++++ TEXTE À LIRE ++++

L'objet des chapitres suivants n'est pas d'enseigner les mathématiques, mais de permettre aux étudiants dès le début de leur cours de savoir ce que cette science est, et pourquoi elle est nécessairement le fondement de la pensée exacte appliquée à des phénomènes naturels[43]. »

Cet ouvrage peut être considéré comme une tentative de comprendre la croissance dans l'unité et l'interconnexion des mathématiques avec la philosophie, la linguistique et la physique, selon Christoph Wassermann. Bien que le livre soit peu lu, à certains égards, il préfigure certaines évolutions concernant la philosophie et la métaphysique[42].

Travaux en épistémologie et en métaphysique

An Enquiry into the Principle of Natural Knowledge et The Concept of Nature

Dans An Enquiry into the Principle of Natural Knowledge (1919) et The Concept of Nature (1920), Whitehead « rejette l'identification de la nature aux outils mathématiques utilisés pour caractériser leurs structures relationnelles »[27]. Il soutient notamment que le point géométrique est une haute abstraction qui ne correspond pas à une réalité dont on peut faire l'expérience. C'est une entité abstraite dérivée de relations concrètes et extensives dans le temps et l'espace. Selon lui, un « objet » est la signification idéalisée de ce qui est stable dans un événement ou une famille d'éléments : rappelons ici qu'il pense les événements comme étant les réalités fondamentales de l'expérience et de la nature[27]. Selon Herstein[27], dans ces livres, il s'oppose à l'empirisme radical de William James.

Science in the Modern World et Religion in the Making

Dans Science in the Modern World (1925), Whitehead s'attaque à ce qu'il nomme le « matérialisme scientifique dogmatique ». Il s'oppose en particulier à la vue selon laquelle seules les choses qui peuvent être localisées comme point géométrique sont réelles. Pour lui, au contraire, l'important ce sont les relations entre les choses. C'est également dans ce livre qu'il introduit le mot « préhension » qu'il définit comme une « perception sans cognition ». Par là, il veut indiquer que les relations ne sont pas forcément basées sur la connaissance et que notre premier rapport au monde est pré-épistémologique[27]. Les trois derniers chapitres de ce livre ne sont pas consacrés à l'épistémologie, mais à Dieu, à la religion et à la science ainsi qu'aux conditions du progrès social[27].

Dans Religion in the Making (1926), il définit la religion comme « ce que l'individu fait avec sa propre solitude »[44]. Selon Herstein, la solitude est comprise comme « une modalité de relations multiples de l'individu dans et vers le monde. De plus, ce mode de relation ne peut être compris hors de son histoire »[44],[27]. Chez Whitehead, « le but de Dieu est d'atteindre la valeur dans le monde temporel », la valeur étant comprise comme « inhérente au présent lui-même », comme quelque chose qui est, non comme quelque chose dont on se sert[45],[27].

++++

Recopiez le passage sur Whitehead de « Science in the Modern World et » jusqu'à « du progrès social[27]. » inclus.

++++ DONNÉES FOURNIES ++++

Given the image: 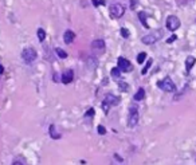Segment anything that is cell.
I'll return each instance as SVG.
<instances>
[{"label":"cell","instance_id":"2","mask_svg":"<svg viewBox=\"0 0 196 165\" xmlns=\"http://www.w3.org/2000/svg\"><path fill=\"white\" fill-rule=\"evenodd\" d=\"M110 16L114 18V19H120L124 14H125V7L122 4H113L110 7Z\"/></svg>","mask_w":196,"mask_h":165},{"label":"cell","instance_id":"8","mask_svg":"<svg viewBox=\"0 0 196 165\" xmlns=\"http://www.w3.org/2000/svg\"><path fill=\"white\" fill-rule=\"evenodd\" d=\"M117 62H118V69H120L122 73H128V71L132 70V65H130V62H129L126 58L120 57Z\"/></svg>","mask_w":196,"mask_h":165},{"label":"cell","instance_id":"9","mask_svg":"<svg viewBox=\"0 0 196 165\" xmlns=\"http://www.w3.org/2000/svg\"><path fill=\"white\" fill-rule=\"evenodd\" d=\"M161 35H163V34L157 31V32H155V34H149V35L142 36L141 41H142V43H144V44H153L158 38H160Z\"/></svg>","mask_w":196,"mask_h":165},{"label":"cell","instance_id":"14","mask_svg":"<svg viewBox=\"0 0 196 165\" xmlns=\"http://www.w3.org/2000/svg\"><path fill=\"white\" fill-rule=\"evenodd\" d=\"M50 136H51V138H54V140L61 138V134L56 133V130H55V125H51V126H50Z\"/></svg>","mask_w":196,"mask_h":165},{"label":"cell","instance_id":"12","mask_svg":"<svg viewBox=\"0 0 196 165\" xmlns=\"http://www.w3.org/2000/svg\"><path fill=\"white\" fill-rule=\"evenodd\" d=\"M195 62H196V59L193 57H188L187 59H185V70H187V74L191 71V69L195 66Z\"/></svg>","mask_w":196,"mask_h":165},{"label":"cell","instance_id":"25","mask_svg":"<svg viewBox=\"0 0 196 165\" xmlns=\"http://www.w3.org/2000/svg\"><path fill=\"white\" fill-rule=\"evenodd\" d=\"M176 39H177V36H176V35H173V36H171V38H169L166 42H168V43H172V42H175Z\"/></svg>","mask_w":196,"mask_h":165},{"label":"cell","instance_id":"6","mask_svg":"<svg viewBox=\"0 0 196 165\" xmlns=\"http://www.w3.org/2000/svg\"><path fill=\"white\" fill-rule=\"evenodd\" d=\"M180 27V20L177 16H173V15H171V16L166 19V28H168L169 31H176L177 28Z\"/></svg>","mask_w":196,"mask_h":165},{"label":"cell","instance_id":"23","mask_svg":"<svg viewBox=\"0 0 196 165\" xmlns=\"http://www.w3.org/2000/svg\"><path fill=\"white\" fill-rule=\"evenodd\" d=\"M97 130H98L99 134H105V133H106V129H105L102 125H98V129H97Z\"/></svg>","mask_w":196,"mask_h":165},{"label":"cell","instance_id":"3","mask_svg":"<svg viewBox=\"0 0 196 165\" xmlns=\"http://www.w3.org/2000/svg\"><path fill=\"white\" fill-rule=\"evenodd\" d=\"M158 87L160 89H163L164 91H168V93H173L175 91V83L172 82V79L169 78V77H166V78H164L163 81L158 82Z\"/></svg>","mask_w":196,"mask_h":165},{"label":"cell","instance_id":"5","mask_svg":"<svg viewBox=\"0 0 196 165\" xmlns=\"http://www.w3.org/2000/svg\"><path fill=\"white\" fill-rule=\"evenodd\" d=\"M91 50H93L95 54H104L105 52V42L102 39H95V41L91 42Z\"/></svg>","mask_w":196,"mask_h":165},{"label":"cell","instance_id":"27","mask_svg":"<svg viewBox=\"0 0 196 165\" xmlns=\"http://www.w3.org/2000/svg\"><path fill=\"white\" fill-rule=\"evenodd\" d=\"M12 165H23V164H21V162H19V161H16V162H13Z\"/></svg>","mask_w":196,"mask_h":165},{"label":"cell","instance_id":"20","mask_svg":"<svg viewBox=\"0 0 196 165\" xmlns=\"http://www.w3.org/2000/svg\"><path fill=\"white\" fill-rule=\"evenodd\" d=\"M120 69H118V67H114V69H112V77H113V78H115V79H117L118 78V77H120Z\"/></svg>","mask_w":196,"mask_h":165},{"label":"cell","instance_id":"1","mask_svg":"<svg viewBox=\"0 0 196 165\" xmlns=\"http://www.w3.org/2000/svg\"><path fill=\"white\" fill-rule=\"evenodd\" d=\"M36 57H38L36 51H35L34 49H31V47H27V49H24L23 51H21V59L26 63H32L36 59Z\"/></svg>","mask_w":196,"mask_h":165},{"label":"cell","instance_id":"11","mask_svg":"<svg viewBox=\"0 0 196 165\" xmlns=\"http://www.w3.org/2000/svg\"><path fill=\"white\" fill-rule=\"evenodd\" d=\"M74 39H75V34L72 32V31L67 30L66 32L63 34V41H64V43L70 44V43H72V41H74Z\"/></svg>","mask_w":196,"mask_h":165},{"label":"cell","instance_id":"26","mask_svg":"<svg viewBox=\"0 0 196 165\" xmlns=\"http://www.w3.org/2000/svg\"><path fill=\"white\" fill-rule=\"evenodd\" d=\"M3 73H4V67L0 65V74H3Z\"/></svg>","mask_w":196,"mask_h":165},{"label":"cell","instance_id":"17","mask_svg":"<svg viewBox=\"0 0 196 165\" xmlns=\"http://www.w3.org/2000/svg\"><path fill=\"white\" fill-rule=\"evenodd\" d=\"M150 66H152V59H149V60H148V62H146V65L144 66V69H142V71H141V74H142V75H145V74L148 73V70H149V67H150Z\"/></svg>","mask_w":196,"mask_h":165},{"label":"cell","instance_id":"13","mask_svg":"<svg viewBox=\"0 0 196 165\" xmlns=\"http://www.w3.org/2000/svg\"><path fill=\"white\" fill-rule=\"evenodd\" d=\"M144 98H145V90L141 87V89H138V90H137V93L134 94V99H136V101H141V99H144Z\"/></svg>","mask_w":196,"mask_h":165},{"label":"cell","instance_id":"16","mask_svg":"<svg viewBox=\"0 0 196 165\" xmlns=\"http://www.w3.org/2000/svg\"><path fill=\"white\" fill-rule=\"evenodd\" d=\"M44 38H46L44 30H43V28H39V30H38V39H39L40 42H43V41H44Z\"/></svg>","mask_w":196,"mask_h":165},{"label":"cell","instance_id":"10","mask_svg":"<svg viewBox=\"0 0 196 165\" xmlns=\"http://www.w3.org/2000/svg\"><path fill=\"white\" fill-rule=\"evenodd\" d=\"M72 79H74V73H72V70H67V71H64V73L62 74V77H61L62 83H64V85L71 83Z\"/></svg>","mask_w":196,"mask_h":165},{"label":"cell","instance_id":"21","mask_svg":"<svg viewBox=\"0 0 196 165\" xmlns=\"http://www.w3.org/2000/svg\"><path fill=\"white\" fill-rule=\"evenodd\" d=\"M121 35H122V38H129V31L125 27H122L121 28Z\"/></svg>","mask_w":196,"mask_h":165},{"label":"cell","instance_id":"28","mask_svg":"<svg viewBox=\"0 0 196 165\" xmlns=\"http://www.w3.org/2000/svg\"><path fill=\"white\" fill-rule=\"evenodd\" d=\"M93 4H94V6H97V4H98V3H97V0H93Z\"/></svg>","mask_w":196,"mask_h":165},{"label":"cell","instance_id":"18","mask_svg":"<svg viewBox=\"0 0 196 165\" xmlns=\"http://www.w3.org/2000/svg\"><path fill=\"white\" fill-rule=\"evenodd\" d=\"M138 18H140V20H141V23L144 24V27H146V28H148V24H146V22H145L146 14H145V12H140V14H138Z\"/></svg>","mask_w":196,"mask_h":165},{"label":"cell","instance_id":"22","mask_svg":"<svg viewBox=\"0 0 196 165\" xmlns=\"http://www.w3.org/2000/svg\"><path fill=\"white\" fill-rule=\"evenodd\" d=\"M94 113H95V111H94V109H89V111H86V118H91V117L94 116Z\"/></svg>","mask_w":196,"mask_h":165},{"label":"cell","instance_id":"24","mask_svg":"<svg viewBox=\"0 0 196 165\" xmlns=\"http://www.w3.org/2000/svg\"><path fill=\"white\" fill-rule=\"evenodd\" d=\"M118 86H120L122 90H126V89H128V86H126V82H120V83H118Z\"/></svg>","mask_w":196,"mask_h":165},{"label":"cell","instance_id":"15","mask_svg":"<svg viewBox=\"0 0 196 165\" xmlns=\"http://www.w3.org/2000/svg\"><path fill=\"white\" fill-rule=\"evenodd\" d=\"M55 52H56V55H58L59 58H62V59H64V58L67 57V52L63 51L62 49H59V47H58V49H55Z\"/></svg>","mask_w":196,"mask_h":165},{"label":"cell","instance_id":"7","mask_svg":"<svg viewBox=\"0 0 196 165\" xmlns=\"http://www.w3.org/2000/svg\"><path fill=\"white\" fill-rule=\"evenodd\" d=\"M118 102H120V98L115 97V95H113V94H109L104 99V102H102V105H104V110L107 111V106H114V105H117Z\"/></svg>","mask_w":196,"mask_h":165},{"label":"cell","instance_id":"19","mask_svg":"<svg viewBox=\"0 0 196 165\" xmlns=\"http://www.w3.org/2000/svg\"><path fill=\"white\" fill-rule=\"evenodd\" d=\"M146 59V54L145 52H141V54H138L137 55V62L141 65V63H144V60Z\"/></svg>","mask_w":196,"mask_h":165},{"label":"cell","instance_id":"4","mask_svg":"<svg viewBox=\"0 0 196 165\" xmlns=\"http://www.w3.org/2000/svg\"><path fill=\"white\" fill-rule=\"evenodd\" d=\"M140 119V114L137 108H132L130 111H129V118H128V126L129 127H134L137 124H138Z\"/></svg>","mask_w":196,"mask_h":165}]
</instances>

++++

### RÉPONSE
Science in the Modern World et Religion in the Making

Dans Science in the Modern World (1925), Whitehead s'attaque à ce qu'il nomme le « matérialisme scientifique dogmatique ». Il s'oppose en particulier à la vue selon laquelle seules les choses qui peuvent être localisées comme point géométrique sont réelles. Pour lui, au contraire, l'important ce sont les relations entre les choses. C'est également dans ce livre qu'il introduit le mot « préhension » qu'il définit comme une « perception sans cognition ». Par là, il veut indiquer que les relations ne sont pas forcément basées sur la connaissance et que notre premier rapport au monde est pré-épistémologique[27]. Les trois derniers chapitres de ce livre ne sont pas consacrés à l'épistémologie, mais à Dieu, à la religion et à la science ainsi qu'aux conditions du progrès social[27].